::: Excerpted data
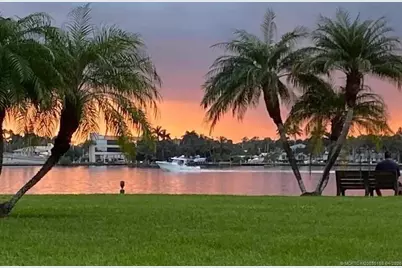 1950 SW Palm City Road #9102, Stuart, FL 34994 - Photo 1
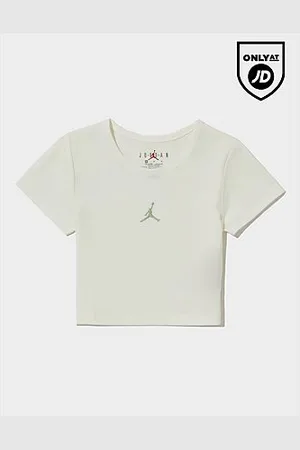 Jordan Girls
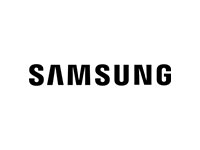 Samsung logo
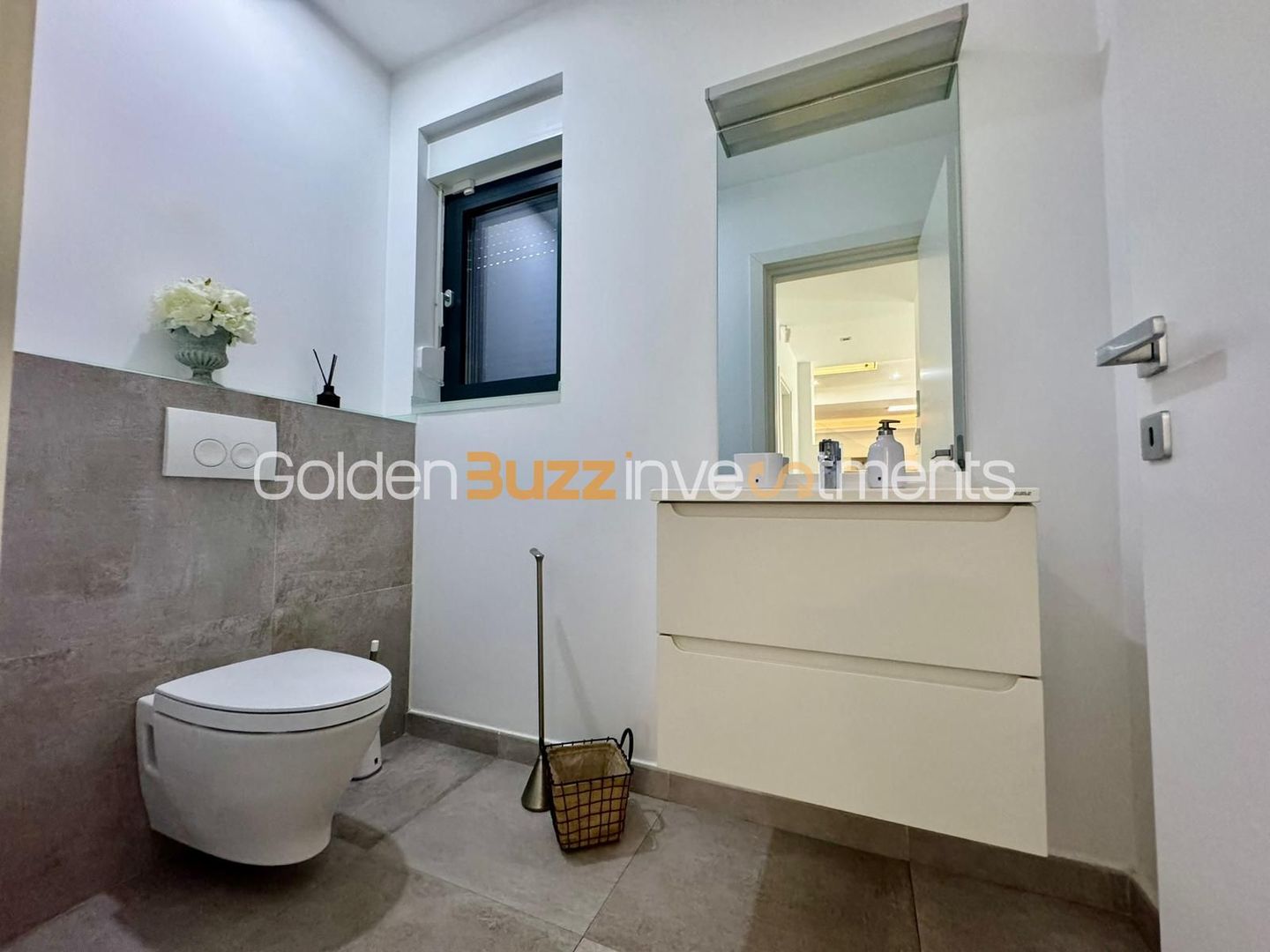 Vila complex privat Erou  Iancu Nicolae - Poză 22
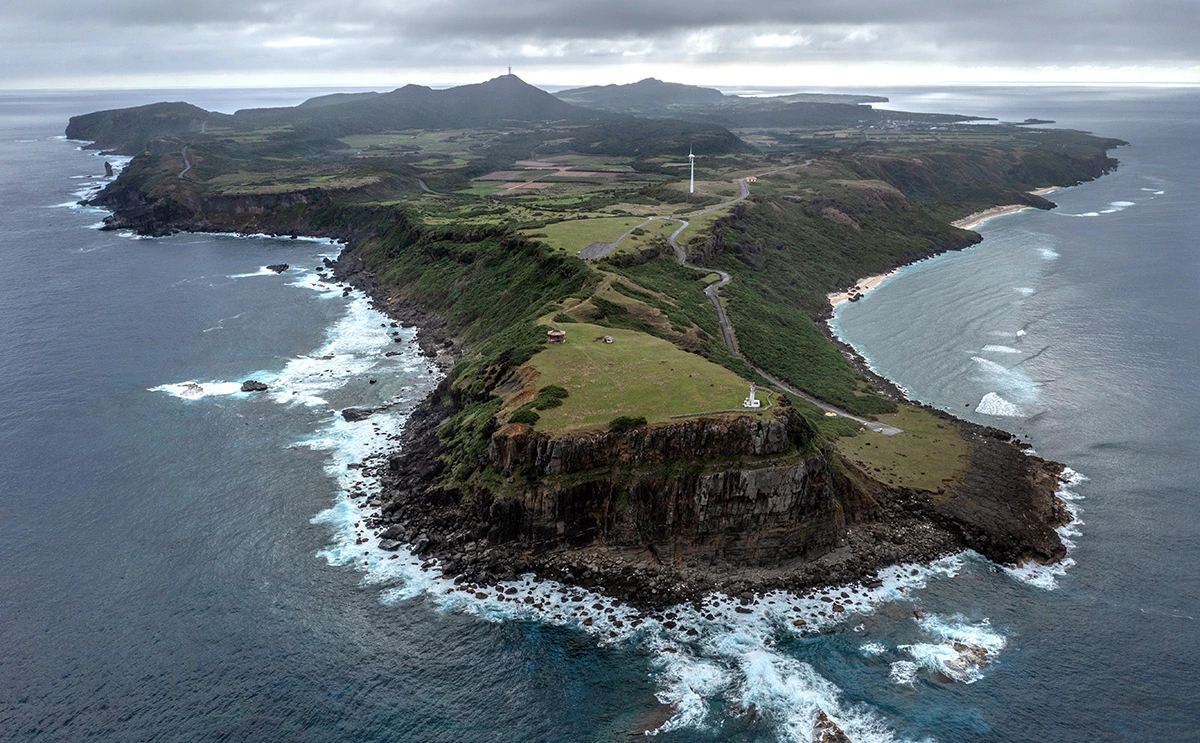 Carl Court / Getty Images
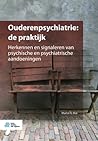 Ouderenpsychiatri...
::::::
## Exercise goal
Everything in the entries above should be returned exactly, apart from the pictures.

## Solution to the exercise
 1950 SW Palm City Road #9102, Stuart, FL 34994 - Photo 1
 Jordan Girls
 Samsung logo
 Vila complex privat Erou  Iancu Nicolae - Poză 22
 Carl Court / Getty Images
 Ouderenpsychiatri...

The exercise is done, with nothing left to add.